Il n’existe à ce jour aucun « manuel » d’esthétique musicale en français couvrant l’histoire de la discipline de l’Antiquité au début de notre siècle. Les quelques 800 pages du présent livre ne prétendent pas combler cette lacune mais n’en constituent pas moins une importante contribution à la littérature consacrée à ce passionnant sujet. Placée sous la direction experte de Christian Accaoui, lui-même auteur d’un grand nombre d’articles, l’équipe de chercheurs (confirmés ou doctorants) réunie autour de cet ambitieux projet se distingue par son sens de la pédagogie. A chaque page, cette somme d’érudition reste accessible au lecteur le moins averti en même temps qu’elle comble le connaisseur. Une qualité plutôt rare.
En se basant -lorsque besoin est- sur les fondements antiques de la pensée esthétique (Platon, Aristote, etc.), les articles proposés ici sont toujours structurés de manière très claire et si certains nous emmènent sur des terrains inattendus, tous restent d’une grande pertinence. Histoire, analyse, philosophie, sociologie, littérature voire psychologie, de nombreuses branches de la musicologie et des sciences humaines sont invoquées dans cet ouvrage encyclopédique qui, non content de résumer les connaissances actuelles, se risque parfois à lancer des idées ou pistes de réflexion originales. Bien sûr, çà et là, un exemple musical aurait permis d’éviter la description laborieuse d’un passage particulier ou d’un principe d’écriture (on trouvera, par exemple, des explications plus didactiques de la modalité en tant que système théorique). Cependant, l’intérêt majeur de cette ouvrage est de réussir la prouesse de ne pas se répéter inutilement -en nous indiquant à la fin de chaque texte une liste plus ou moins longue d’entrées supplétives, les auteurs ont tissé un « réseau » de notices qui se recoupent et se complètent de manière optimale. Bien sûr, à côté des articles les plus brillants (« Goût », « Nation », « Renaissance », etc.) d’autres, très minoritaires, apparaissent inévitablement comme moins indispensables (« Concerto », « Enregistrement »).
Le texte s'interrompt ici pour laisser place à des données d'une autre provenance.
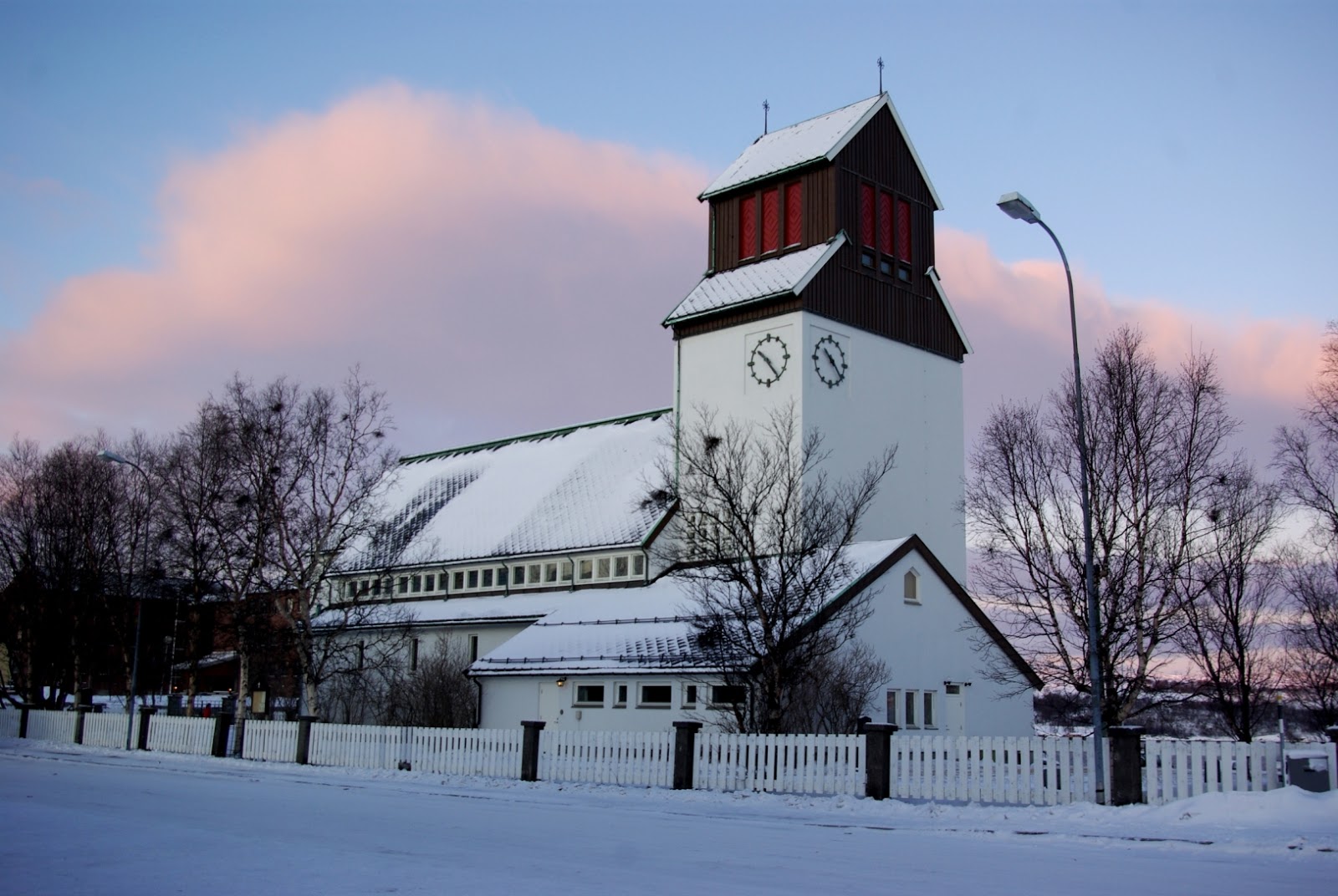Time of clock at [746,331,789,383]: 10:24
Et si l’on peut penser qu’à la longue liste des termes et concepts expliqués les définitions « musique spectrale », « dadaïsme », « polyphonie », « acousmatique » etc. pourraient venir s’ajouter, tous ces éléments –sauf le dernier- sont abordés dans d’autres notices de manière plus ou moins développée. Au final, le choix opéré par Accaoui est parfaitement satisfaisant.
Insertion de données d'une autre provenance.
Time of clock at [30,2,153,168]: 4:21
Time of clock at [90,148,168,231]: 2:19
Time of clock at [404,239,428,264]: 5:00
La seule véritable critique d’ordre méthodologique que nous formulerons vise la tendance de certains auteurs à prendre les définitions de dictionnaires généralistes (Petit Larousse, Robert) comme base de leur réflexion. Quoiqu’ ils leur apportent en général les précisions nécessaires, le peu de crédit scientifique dont bénéficient ces outils n’en font pas un matériau de base très approprié -leur unique avantage est de montrer la manière dont les termes qu’ils définissent sont appréhendés par les non-spécialistes. Peu pratiques, les renvois bibliographiques indiqués à l’anglo-saxonne nous obligent à nous reporter en fin de volume pour trouver les références complètes des ouvrages cités. Une solution qui permet toutefois de gagner un précieux espace -en évitant un grand nombre de notes infrapaginales- mais qui, dans un ou deux cas, fait montre d’imprécision (dans l’article « Herméneutique » notamment).
Ces réserves mineures n’entachent en rien la très grande qualité d’une publication magistralement réussie et aboutie. A n’en point douter, cet ouvrage s’imposera très vite comme une lecture indispensable pour les étudiants en musicologie et les musiciens autant qu’il servira de livre de chevet aux mélomanes en quête de connaissance. Dictionnaire, bréviaire ou aide-mémoire, voilà une pièce indispensable à toute bibliothèque musicale digne de ce nom.